And as Twitter grew in popularity—the company more than more than doubled the number of monthly active users from in the year following the World Cup, from 40 million to 85 million—it recognized that this ad-hoc, siloed approach to tackling the site's technical problems was no longer appropriate.

"After a while we realized we needed someone in the middle that was kind of watching the whole service, every piece of it at once," said Michaels. "Because seeing how your piece is working doesn't necessarily reflect how it's impacting Twitter as a whole. That's where we came in."
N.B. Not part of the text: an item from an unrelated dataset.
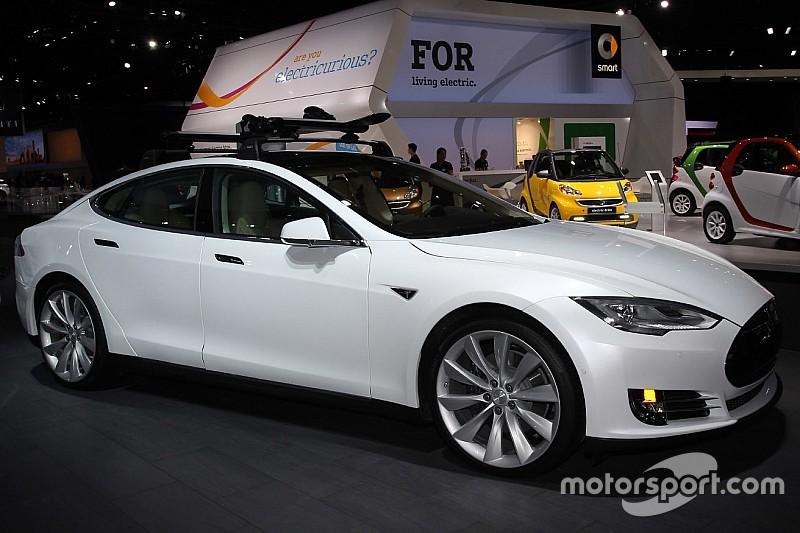 """Puissance """"falsifiée"""" - Tesla joue profil bas avec ses acheteurs"""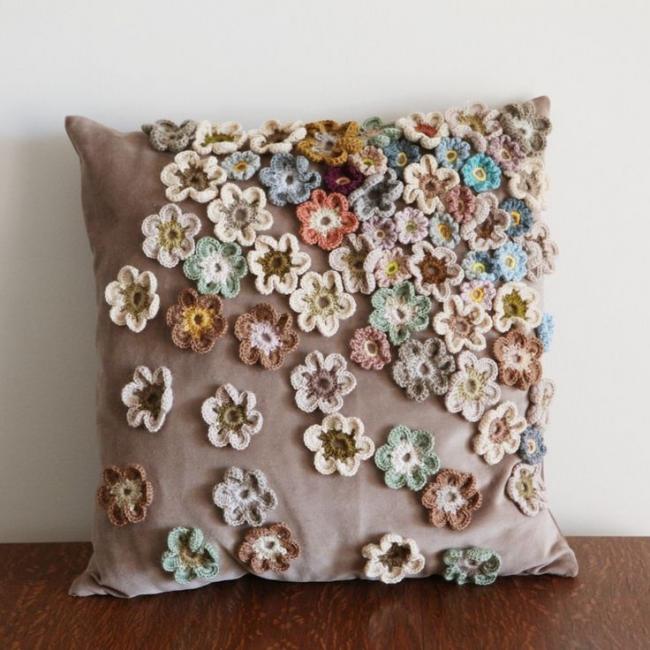 Декор подушки мелкими цветами сплетенными крючком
Beyond the obvious structural advantage of having a one-stop shop designed to put out server fires before they rage out of control, a key component of the Command Center's success, Michaels explained, is the regular audits and war games simulations it performs to better understand how Twitter responds to unexpected events that the team cannot prepare for in advance. "After these type of events," Michaels said, "we look at the traffic and the pattern so that in the future we can figure out what needs fixing. We try to give ourselves a second chance at these events so we can actually dig in deeper while they're happening."
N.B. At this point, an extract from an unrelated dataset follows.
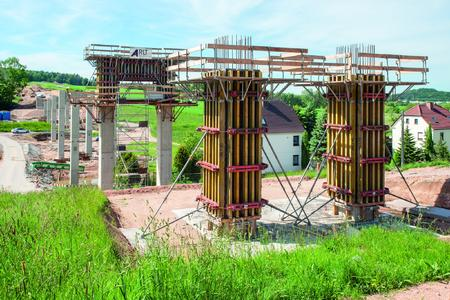 The Kirchberg Bypass crosses the Leutersbach valley on nine pairs of columns up to 16 m high.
One of these unexpected events occurred in March 2015, when Zayn Malik, of the popular boy band One Direction, announced on social media that he was leaving the group so he could be a "normal 22-year-old who is able to relax and have some private time out of the spotlight." Malik's announcement quickly led to a mournful hashtag, #AlwaysInOurHeartsZaynMalik, and an outpouring of tweets, retweets, and digital tears.

"It's very odd that as a grown man I know this," Micheals joked, referring to Malik's high-profile announcement and the subsequent tide of tweets. But there was an upside to the sad day since it gave Michaels and the Command Center the opportunity to pore over the data to better prepare Twitter's infrastructure for the next boy band breakup or furious international debate surrounding the color of a dress.
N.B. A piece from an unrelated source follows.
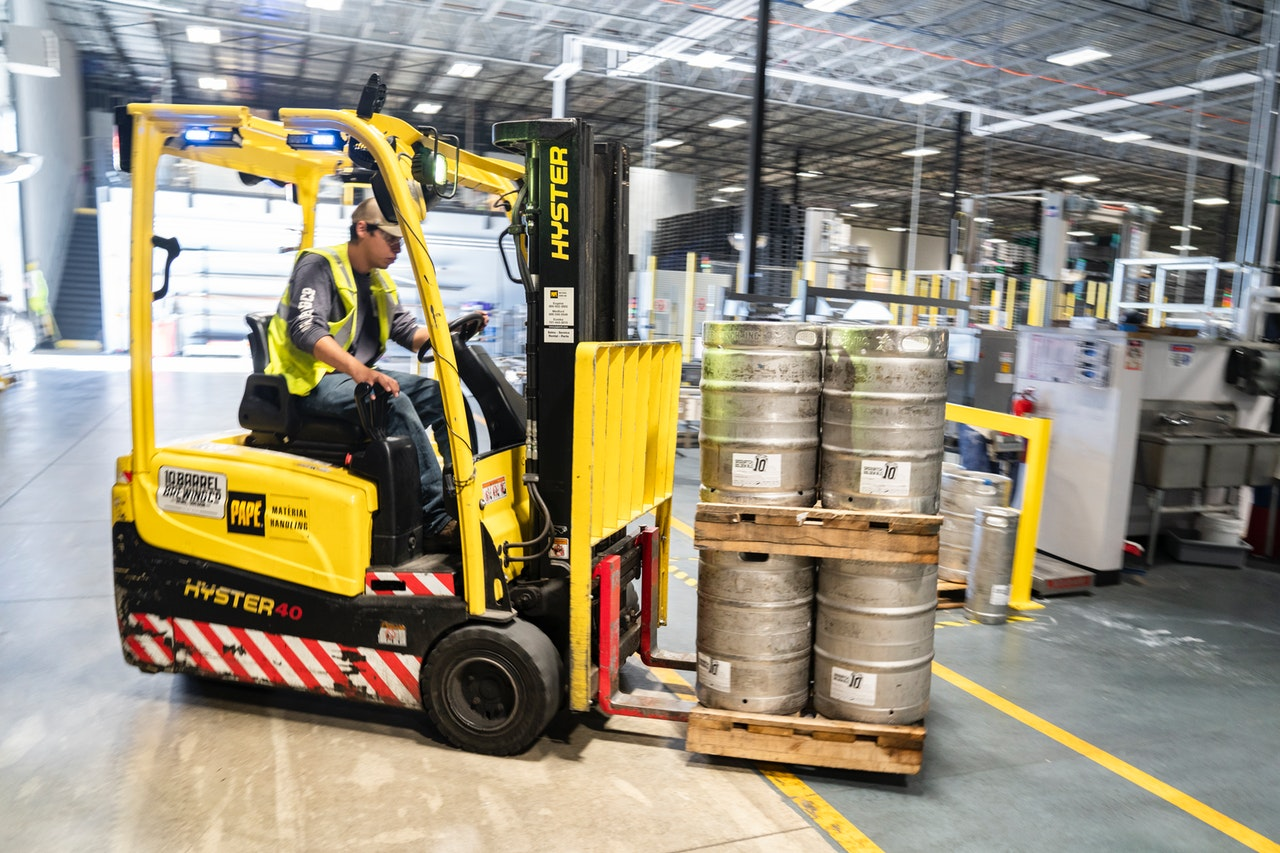 person-driving-yellow-forklift-1267337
While no online service is invulnerable to the occasional technical glitch, the Command Center appears to be working as intended. In late 2013, Twitter retired the cutesy Fail Whale error message partly in recognition of the progress it had made in terms of stability, and service outages are now treated as major news stories and not merely as fodder for dank memes. "From an outside perspective Twitter can seem like, 'Well how complex can it be?'" Michaels said. "But if you think of all of the different moving parts of it, from keeping our search fresh to keeping our trending topics fresh, it's actually incredibly complex."

"You want to do your job well at any time," he continued, "but when you're supporting world-impacting events it definitely adds a little bit more to it."